SOURCE TEXT =>
More German than German
I remember this old joke from the
pre-Internet-is-everywhere era about how German (the language) could eventually
rule the world if we gradually started improving the horrible
no-method-in-the-madness spelling used in English. Some of the proposals in
that joke were:
-
use
"s" instead of the
soft "c" e.g. "Sertainly, sivil servants will resieve this news
with joy";
-
replace
the hard "c" with
"k" to "klear up konfusion";
-
replace
"ph" with "f" thus making words like "fotograf"
20 per sent shorter;
-
remove
double letters, something that has "always ben a deterent
to akurate speling";
-
remove
silent letters;
Add a few more
similar such rules and "ve vil hav a reli sensibl riten styl", the
joke said.
Nice joke, but
that's all it was. So I thought back then.

GIVEN DATA =>
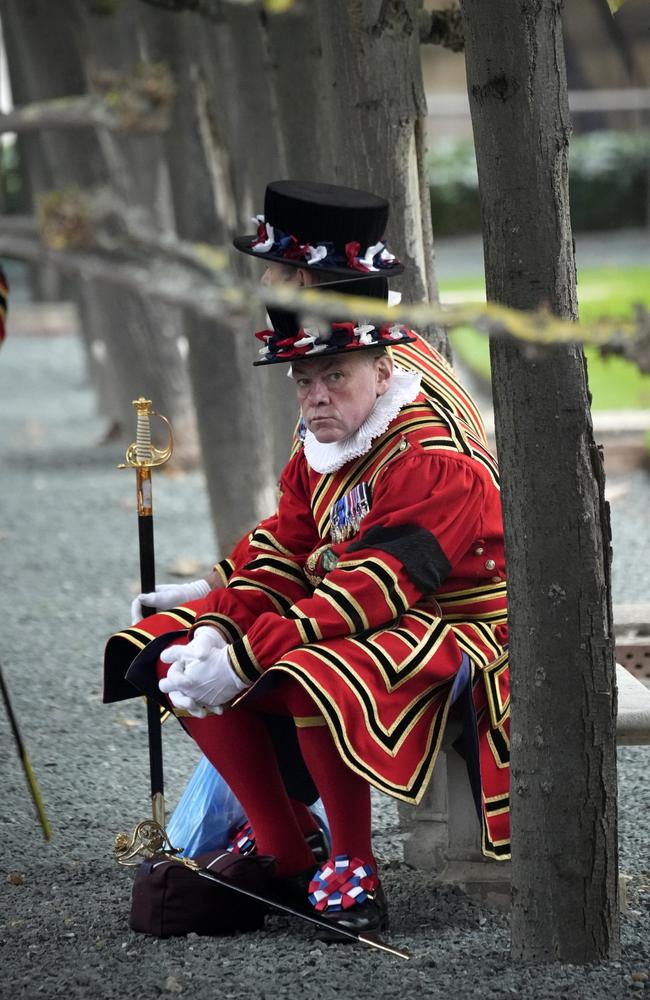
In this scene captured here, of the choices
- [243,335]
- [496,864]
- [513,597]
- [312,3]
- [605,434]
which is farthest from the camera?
[605,434]

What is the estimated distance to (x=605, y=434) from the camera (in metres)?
9.22

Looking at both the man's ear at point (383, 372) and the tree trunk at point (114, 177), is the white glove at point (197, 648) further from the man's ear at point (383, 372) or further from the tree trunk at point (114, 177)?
the tree trunk at point (114, 177)

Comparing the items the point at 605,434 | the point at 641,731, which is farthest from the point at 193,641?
the point at 605,434

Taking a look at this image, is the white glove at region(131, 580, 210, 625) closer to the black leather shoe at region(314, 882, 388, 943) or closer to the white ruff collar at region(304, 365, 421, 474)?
the white ruff collar at region(304, 365, 421, 474)

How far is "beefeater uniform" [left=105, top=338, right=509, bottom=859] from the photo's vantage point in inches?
121

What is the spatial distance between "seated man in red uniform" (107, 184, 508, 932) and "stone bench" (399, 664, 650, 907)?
7.4 inches

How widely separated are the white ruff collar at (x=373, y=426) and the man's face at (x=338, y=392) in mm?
26

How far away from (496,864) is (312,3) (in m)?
3.18

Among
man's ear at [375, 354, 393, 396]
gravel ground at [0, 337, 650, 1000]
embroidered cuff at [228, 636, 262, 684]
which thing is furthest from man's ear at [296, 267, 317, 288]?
gravel ground at [0, 337, 650, 1000]

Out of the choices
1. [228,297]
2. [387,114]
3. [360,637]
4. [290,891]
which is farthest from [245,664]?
[387,114]

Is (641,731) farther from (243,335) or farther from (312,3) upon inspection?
(243,335)

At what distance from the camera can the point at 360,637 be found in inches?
125

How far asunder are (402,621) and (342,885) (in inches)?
23.9

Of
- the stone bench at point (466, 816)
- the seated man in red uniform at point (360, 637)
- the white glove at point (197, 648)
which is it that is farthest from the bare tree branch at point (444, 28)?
the white glove at point (197, 648)
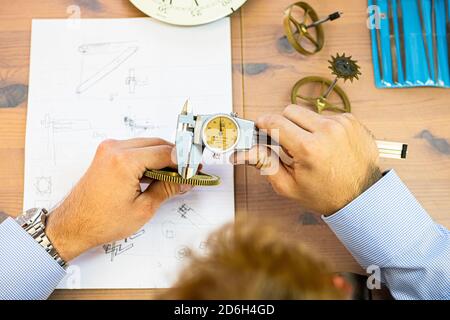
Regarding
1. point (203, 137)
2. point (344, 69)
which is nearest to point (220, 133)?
point (203, 137)

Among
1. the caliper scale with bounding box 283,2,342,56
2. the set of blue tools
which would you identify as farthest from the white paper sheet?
the set of blue tools

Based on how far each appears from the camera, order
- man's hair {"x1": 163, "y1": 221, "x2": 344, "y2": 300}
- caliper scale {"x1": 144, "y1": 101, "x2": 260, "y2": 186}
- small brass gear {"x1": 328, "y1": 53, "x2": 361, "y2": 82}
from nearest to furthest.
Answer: man's hair {"x1": 163, "y1": 221, "x2": 344, "y2": 300}, caliper scale {"x1": 144, "y1": 101, "x2": 260, "y2": 186}, small brass gear {"x1": 328, "y1": 53, "x2": 361, "y2": 82}

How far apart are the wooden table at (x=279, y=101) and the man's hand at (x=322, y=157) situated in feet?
0.30

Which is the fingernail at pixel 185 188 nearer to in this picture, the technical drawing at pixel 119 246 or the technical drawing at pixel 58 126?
the technical drawing at pixel 119 246

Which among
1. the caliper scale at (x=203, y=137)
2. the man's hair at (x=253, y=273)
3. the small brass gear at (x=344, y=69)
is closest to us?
the man's hair at (x=253, y=273)

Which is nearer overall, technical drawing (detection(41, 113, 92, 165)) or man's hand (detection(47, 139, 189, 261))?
man's hand (detection(47, 139, 189, 261))

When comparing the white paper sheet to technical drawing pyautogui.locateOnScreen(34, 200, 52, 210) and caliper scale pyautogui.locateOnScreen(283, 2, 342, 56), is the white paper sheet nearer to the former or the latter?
technical drawing pyautogui.locateOnScreen(34, 200, 52, 210)

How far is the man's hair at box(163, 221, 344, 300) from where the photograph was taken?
0.36 m

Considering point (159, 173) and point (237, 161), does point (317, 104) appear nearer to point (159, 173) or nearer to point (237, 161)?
point (237, 161)

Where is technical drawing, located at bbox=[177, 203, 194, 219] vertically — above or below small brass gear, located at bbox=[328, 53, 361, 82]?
below

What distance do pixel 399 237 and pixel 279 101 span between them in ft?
1.03

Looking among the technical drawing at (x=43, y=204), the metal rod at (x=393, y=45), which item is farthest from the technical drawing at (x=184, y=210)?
the metal rod at (x=393, y=45)

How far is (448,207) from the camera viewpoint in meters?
0.77

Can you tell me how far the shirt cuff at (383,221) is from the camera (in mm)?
677
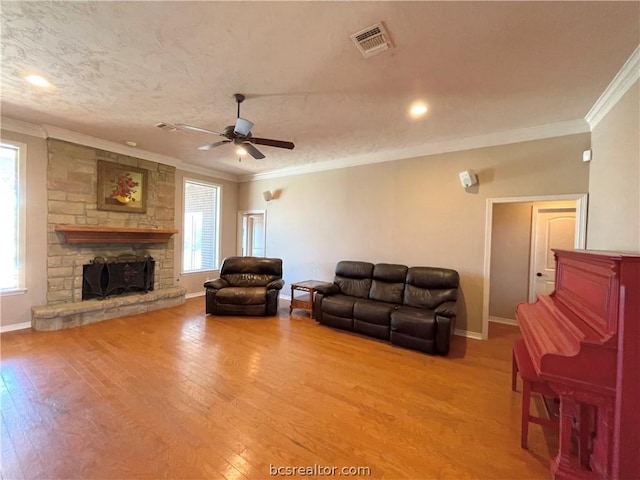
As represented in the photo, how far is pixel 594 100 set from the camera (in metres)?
2.74

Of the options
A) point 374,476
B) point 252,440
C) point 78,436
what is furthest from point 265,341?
point 374,476

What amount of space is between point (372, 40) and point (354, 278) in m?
3.40

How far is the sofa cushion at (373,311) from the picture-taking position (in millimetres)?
3641

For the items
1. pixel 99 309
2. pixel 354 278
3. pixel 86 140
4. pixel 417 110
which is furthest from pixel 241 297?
pixel 417 110

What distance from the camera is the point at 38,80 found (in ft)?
8.60

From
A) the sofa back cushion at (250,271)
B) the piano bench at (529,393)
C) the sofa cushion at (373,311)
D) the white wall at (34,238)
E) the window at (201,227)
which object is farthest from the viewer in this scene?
the window at (201,227)

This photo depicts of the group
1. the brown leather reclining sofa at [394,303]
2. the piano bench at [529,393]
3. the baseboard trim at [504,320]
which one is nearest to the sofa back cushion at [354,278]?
the brown leather reclining sofa at [394,303]

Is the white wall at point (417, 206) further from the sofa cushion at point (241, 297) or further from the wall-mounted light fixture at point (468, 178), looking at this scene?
the sofa cushion at point (241, 297)

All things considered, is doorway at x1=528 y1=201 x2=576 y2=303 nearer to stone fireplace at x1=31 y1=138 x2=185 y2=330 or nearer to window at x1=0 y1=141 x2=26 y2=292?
stone fireplace at x1=31 y1=138 x2=185 y2=330

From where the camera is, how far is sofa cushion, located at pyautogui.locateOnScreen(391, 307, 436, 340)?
326 centimetres

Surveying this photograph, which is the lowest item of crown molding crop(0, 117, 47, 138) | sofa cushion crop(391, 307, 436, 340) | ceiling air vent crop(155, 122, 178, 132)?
sofa cushion crop(391, 307, 436, 340)

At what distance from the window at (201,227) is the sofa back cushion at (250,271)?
51.5 inches

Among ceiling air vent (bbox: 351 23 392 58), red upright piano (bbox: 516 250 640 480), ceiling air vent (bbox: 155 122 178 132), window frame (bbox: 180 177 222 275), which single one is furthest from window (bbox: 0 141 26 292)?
red upright piano (bbox: 516 250 640 480)

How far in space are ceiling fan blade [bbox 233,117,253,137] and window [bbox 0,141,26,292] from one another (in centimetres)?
341
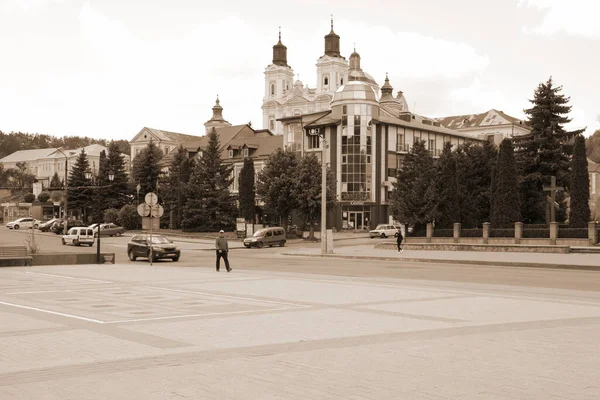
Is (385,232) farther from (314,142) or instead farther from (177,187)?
(177,187)

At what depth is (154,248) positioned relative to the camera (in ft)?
126

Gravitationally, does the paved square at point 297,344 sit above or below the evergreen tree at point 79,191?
below

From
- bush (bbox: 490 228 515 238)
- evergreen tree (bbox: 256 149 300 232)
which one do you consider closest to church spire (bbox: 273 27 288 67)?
evergreen tree (bbox: 256 149 300 232)

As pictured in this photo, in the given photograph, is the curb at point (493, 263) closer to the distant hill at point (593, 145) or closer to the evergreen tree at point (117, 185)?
the evergreen tree at point (117, 185)

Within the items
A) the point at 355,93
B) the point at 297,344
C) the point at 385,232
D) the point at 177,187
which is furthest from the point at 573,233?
the point at 177,187

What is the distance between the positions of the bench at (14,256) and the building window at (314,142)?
2122 inches

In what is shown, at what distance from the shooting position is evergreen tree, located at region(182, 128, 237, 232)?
74.6m

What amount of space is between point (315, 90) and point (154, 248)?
112206 mm

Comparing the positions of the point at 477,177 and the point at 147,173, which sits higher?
the point at 147,173

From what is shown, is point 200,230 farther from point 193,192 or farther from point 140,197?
point 140,197

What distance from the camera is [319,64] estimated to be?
137875 millimetres

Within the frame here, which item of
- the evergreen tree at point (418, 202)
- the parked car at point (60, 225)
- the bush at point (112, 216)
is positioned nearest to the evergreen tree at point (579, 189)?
the evergreen tree at point (418, 202)

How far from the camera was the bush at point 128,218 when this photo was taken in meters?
81.2

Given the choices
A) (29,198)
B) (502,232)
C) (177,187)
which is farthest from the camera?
(29,198)
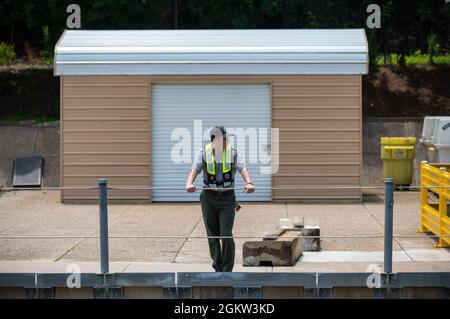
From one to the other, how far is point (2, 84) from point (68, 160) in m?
12.1

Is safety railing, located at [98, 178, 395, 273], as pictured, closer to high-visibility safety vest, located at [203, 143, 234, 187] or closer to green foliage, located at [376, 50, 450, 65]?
high-visibility safety vest, located at [203, 143, 234, 187]

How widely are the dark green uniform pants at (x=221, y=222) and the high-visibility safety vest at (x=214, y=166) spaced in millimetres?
157

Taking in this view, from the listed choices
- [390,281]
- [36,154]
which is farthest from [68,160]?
[390,281]

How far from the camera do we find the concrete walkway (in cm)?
1206

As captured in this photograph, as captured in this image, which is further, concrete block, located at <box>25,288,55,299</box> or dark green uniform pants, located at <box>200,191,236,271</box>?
dark green uniform pants, located at <box>200,191,236,271</box>

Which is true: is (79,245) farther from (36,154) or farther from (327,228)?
(36,154)

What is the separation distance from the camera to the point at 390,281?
1052 centimetres

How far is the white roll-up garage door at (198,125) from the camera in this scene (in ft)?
65.4

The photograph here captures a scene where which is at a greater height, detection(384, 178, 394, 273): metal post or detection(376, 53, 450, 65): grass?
detection(376, 53, 450, 65): grass

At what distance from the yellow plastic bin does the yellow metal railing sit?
664cm

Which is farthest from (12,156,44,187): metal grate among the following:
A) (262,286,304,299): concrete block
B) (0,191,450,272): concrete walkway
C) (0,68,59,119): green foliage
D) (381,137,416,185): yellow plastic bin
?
(262,286,304,299): concrete block

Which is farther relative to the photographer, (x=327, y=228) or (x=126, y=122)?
(x=126, y=122)

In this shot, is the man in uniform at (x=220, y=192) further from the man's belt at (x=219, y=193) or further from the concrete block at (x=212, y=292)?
the concrete block at (x=212, y=292)

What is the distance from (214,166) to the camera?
440 inches
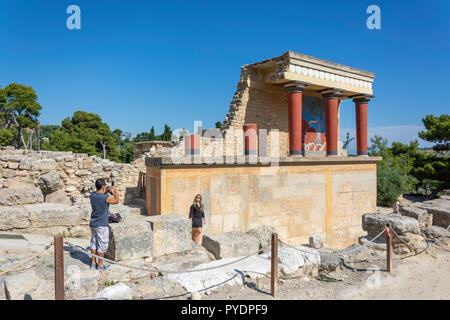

WHAT IS EXPECTED =>
Using the text "More German than German," answer these questions:
1. Which language does the joke say could eventually rule the world?
2. Which letter would replace the hard "c"?
3. With which letters would "ph" be replaced?

EXERCISE RESULT =>
1. German.
2. "k".
3. "f".